> **Task prompt**:
Reproduce the items from the line containing "The Eat Your" through the line containing "Men-Men Dating and" word for word, leaving out the pictures.
---------- Supplied material ----------
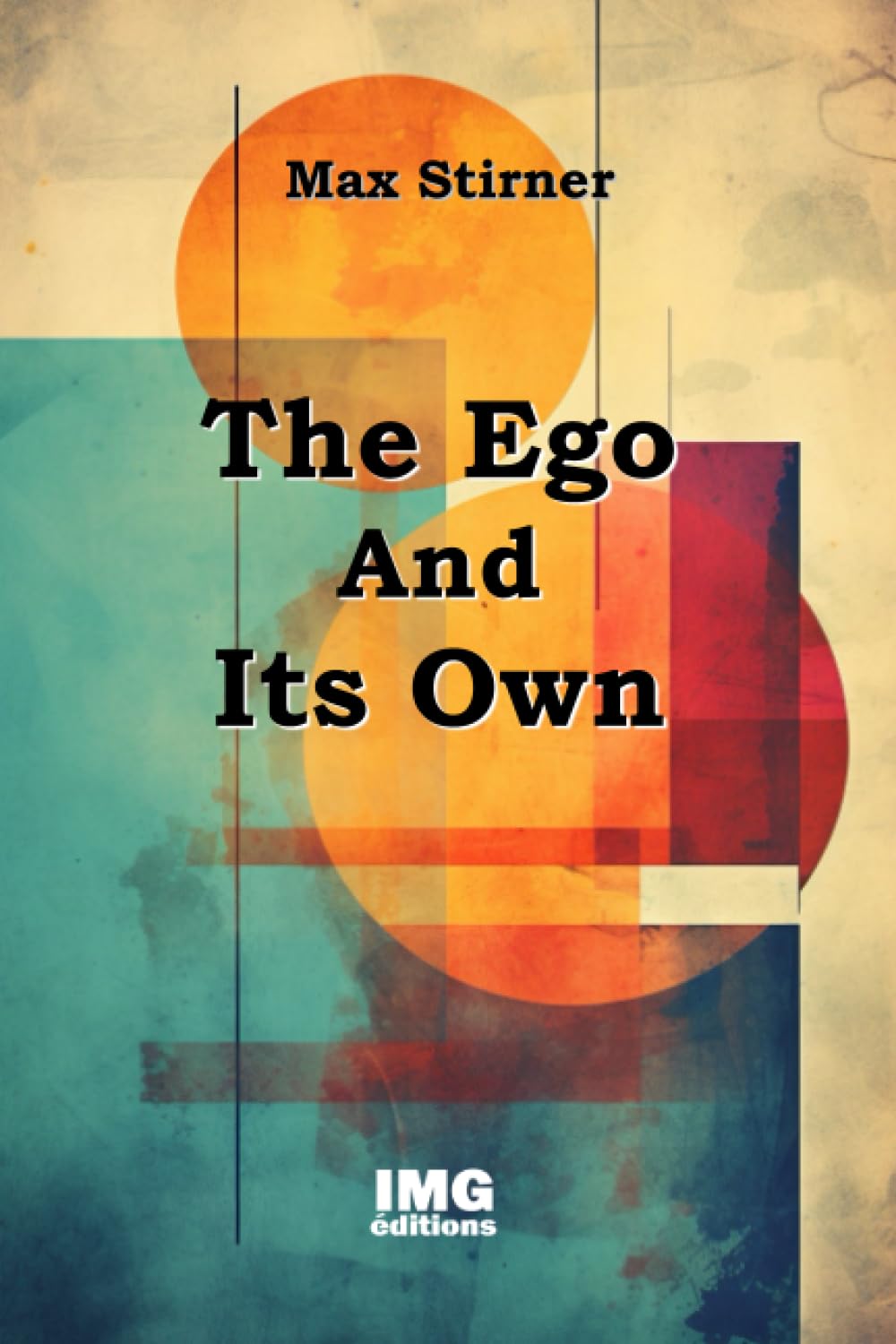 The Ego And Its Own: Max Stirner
----------
---------- Supplied material ----------
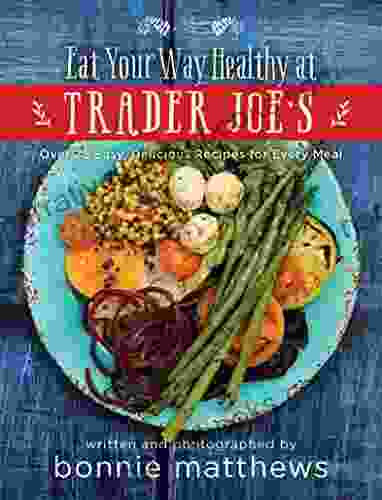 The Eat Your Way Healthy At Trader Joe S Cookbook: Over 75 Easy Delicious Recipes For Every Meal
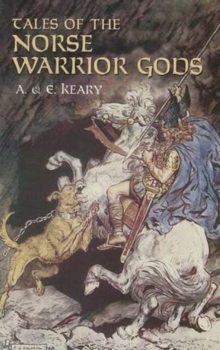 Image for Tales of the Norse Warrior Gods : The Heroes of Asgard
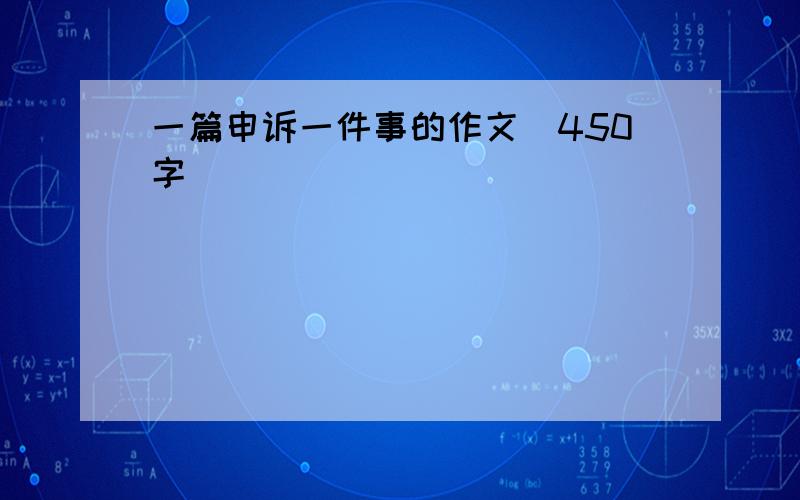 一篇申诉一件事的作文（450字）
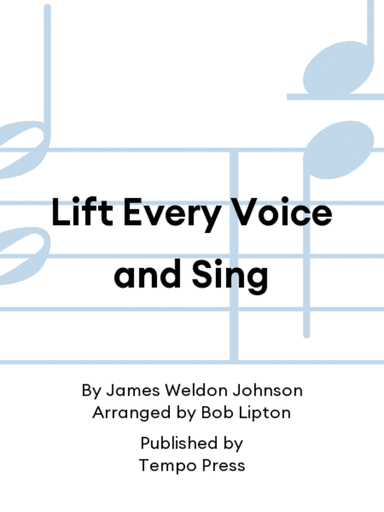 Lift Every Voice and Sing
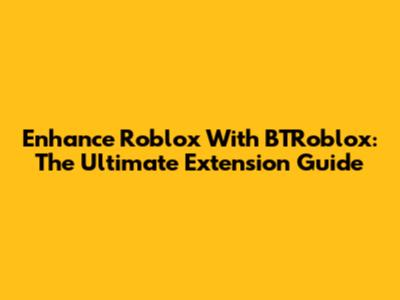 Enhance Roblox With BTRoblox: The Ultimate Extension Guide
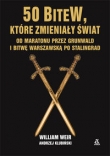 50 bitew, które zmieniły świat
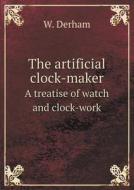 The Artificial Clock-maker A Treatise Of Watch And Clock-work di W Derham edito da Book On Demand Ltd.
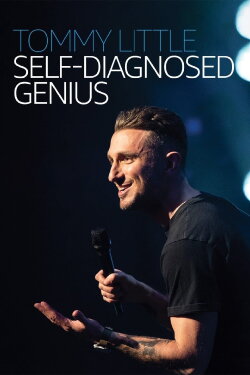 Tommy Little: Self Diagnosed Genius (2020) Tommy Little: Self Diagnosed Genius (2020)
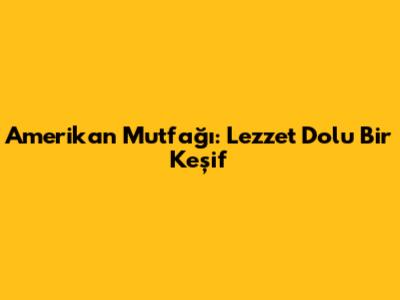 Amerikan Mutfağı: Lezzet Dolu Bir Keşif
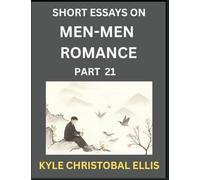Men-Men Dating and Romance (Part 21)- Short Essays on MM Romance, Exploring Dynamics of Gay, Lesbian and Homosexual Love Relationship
----------
> **Solution to the exercise**:
 The Eat Your Way Healthy At Trader Joe S Cookbook: Over 75 Easy Delicious Recipes For Every Meal
 Image for Tales of the Norse Warrior Gods : The Heroes of Asgard
 一篇申诉一件事的作文（450字）
 Lift Every Voice and Sing
 Enhance Roblox With BTRoblox: The Ultimate Extension Guide
 50 bitew, które zmieniły świat
 The Artificial Clock-maker A Treatise Of Watch And Clock-work di W Derham edito da Book On Demand Ltd.
 Tommy Little: Self Diagnosed Genius (2020) Tommy Little: Self Diagnosed Genius (2020)
 Amerikan Mutfağı: Lezzet Dolu Bir Keşif
Men-Men Dating and Romance (Part 21)- Short Essays on MM Romance, Exploring Dynamics of Gay, Lesbian and Homosexual Love Relationship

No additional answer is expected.